### OBJECTIF
Reprenez l'appel à la paix au Burundi et poursuivez-le après sa dernière phrase.

Poussez votre équipe, vos proches et collaborateurs à arrêter de souffler sur les braises de la peur, de l’angoisse, de la division et de la haine, suscitées par les conflits passés et par la perte éventuelle des avantages et privilèges de vos fidèles et des membres de votre parti politique et clientèle, au risque de mener à la confrontation. Il est vital de ne pas oublier que, même si le peuple burundais est un peuple de paix, il sait aussi faire la guerre ; ne réveillez pas les démons du passé au risque de nous retrouver tous en enfer ! Cette fois-ci, nous y serons tous car les hauts dignitaires et élites ne pourront plus, comme dans le passé, se réfugier à l’étranger ;  la justice internationale, les ONG internationales et autres associations éprises de justice veillent au grain ! Comme l’a bien rappelé le Secrétaire général adjoint des Nations-Unies aux affaires politiques, M. Jeffrey Feltman,  « ceux qui sont responsables de la manipulation de la jeunesse affiliée aux partis politiques et incitent à la violence seront passibles de poursuites internationales ».

### DONNÉES PRÉSENTÉES
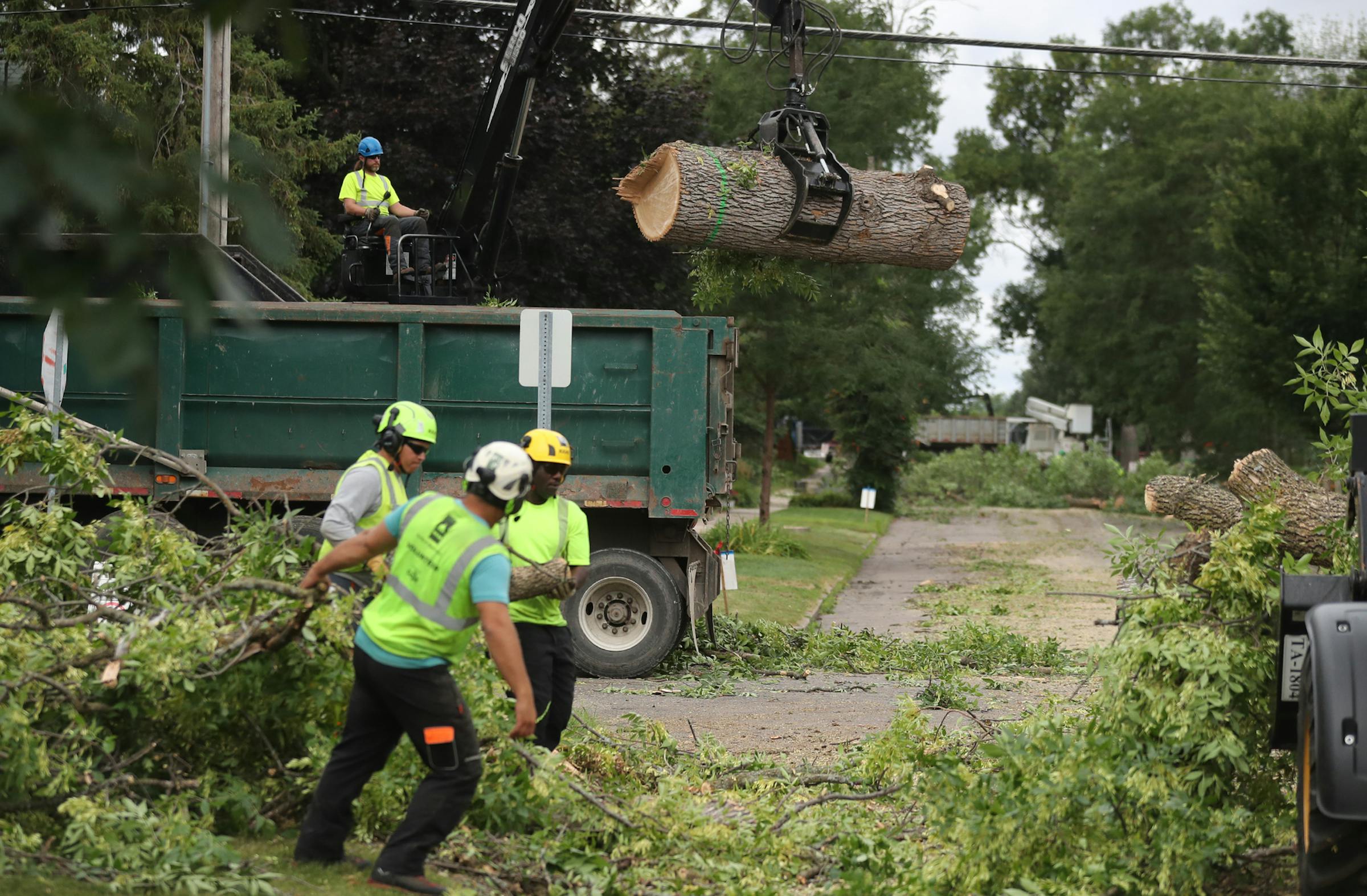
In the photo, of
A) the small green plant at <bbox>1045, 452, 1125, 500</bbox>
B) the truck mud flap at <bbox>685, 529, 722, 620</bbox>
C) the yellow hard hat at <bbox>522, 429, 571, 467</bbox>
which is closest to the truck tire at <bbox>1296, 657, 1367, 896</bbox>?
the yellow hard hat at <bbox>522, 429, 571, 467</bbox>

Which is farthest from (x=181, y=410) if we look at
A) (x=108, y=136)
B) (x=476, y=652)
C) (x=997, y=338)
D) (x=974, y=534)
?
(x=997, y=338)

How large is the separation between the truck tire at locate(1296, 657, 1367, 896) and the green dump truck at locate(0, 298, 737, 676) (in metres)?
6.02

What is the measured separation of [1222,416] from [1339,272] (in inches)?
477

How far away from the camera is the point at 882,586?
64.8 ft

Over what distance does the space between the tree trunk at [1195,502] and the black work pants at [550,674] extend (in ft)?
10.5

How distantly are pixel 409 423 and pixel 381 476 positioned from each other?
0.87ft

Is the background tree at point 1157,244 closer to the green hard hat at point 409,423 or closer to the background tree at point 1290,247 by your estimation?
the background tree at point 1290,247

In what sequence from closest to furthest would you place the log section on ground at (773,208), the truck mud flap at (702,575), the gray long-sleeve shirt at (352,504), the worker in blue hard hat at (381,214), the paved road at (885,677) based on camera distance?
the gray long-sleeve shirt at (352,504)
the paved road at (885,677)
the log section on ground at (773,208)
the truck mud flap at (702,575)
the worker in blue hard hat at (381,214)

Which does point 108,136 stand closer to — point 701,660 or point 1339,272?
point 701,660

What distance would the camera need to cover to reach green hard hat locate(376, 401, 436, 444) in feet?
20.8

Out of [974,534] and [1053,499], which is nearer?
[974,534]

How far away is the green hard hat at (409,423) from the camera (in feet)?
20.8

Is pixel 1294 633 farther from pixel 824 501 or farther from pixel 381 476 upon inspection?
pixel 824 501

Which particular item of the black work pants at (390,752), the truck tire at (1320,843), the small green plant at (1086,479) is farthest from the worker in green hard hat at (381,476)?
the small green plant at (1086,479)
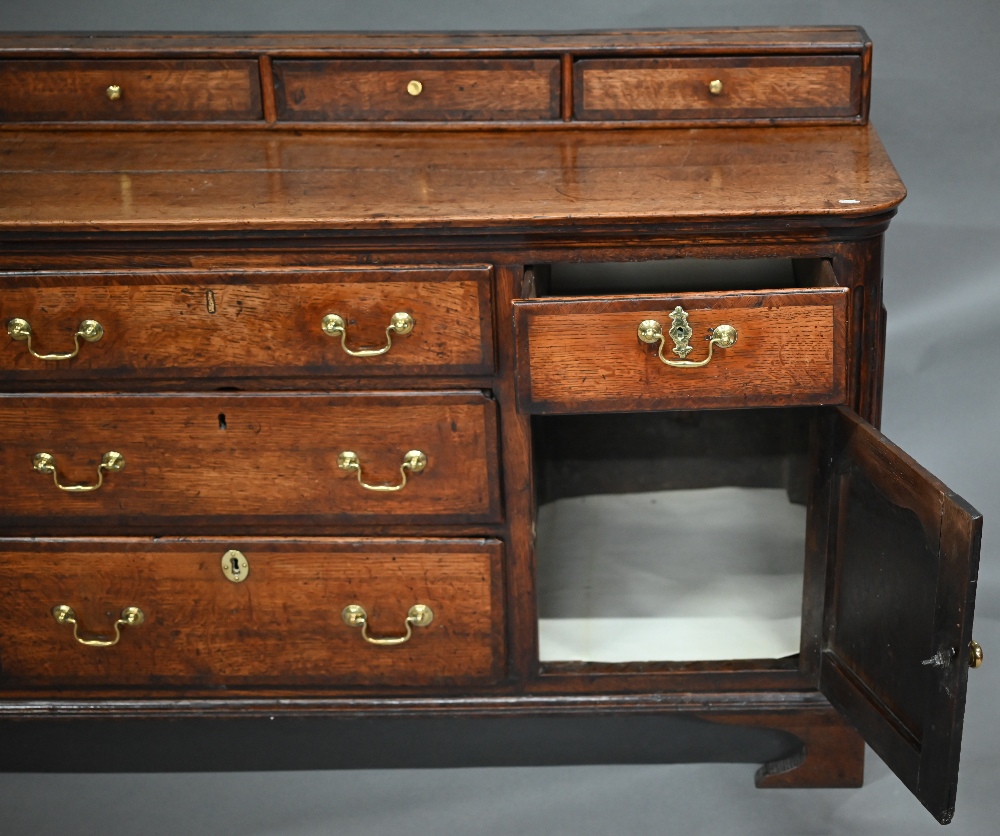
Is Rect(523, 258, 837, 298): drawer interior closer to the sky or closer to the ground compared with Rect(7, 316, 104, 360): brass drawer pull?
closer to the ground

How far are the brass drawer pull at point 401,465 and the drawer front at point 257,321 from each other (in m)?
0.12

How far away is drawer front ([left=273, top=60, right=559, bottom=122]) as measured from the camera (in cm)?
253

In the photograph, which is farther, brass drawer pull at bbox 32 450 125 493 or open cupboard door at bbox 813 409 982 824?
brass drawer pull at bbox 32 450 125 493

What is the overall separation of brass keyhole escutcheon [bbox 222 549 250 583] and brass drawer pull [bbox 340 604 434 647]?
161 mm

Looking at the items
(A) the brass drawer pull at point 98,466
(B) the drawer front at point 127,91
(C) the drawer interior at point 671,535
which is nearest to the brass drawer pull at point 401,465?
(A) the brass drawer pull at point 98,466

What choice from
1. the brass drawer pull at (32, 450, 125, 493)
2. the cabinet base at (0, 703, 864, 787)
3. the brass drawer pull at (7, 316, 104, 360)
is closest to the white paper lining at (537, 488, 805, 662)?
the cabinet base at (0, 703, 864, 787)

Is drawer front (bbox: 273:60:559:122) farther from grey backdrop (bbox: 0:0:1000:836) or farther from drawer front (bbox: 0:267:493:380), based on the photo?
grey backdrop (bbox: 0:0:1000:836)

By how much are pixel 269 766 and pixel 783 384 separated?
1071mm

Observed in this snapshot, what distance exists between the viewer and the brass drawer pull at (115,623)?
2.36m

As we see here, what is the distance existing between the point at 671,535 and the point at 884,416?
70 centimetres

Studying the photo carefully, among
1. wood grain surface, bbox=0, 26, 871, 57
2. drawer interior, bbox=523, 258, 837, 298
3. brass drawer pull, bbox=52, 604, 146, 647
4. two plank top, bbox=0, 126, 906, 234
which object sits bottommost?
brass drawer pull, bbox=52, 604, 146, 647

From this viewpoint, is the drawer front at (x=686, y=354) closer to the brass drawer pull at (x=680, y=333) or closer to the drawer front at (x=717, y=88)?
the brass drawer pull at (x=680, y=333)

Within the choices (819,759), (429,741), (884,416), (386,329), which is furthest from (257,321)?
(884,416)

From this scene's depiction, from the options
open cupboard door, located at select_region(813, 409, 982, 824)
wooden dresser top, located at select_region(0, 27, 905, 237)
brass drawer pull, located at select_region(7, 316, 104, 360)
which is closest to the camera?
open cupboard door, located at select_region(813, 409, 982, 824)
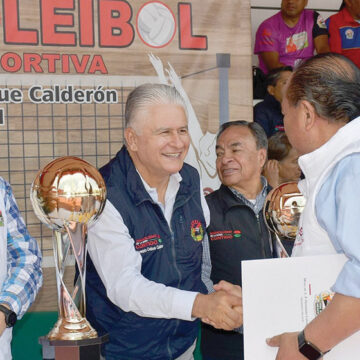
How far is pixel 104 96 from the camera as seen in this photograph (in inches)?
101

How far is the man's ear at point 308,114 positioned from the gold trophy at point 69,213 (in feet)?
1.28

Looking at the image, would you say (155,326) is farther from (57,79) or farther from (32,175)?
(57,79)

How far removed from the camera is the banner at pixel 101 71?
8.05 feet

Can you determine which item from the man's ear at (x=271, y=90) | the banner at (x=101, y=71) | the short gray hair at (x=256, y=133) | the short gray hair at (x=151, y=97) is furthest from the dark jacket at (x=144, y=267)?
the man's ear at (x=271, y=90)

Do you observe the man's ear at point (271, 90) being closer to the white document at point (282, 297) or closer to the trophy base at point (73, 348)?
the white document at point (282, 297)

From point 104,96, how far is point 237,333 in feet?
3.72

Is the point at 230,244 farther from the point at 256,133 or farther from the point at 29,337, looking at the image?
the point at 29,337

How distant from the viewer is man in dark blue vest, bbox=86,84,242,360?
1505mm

### RÉPONSE ATTENDUE
Tel est le défi qui vous est posé, Excellence M. le Président : remporter l’ultime combat (contre vous-même et votre entourage) pour partir honorablement ou couler voire prendre, tôt ou tard, votre retraite à la cour pénale internationale ! Vous n’avez plus assez de marge de manœuvre, et l’horloge tourne !

Finissez la présidence comme vous y avez accédé, en combattant, mais cette fois-ci contre vous-même, vos proches, votre clientèle et avec d’autres armes (les lois, les normes, les valeurs, les symboles, les réformes, la démocratie, la justice, la séparation des pouvoirs…), au nom d’un meilleur avenir pour le Burundi et son peuple. Ainsi, vous prouverez que le peuple et les principes qui vous ont conduit au maquis et aux hautes sphères de l’Etat sont plus grands que vous, votre clan et votre clientèle !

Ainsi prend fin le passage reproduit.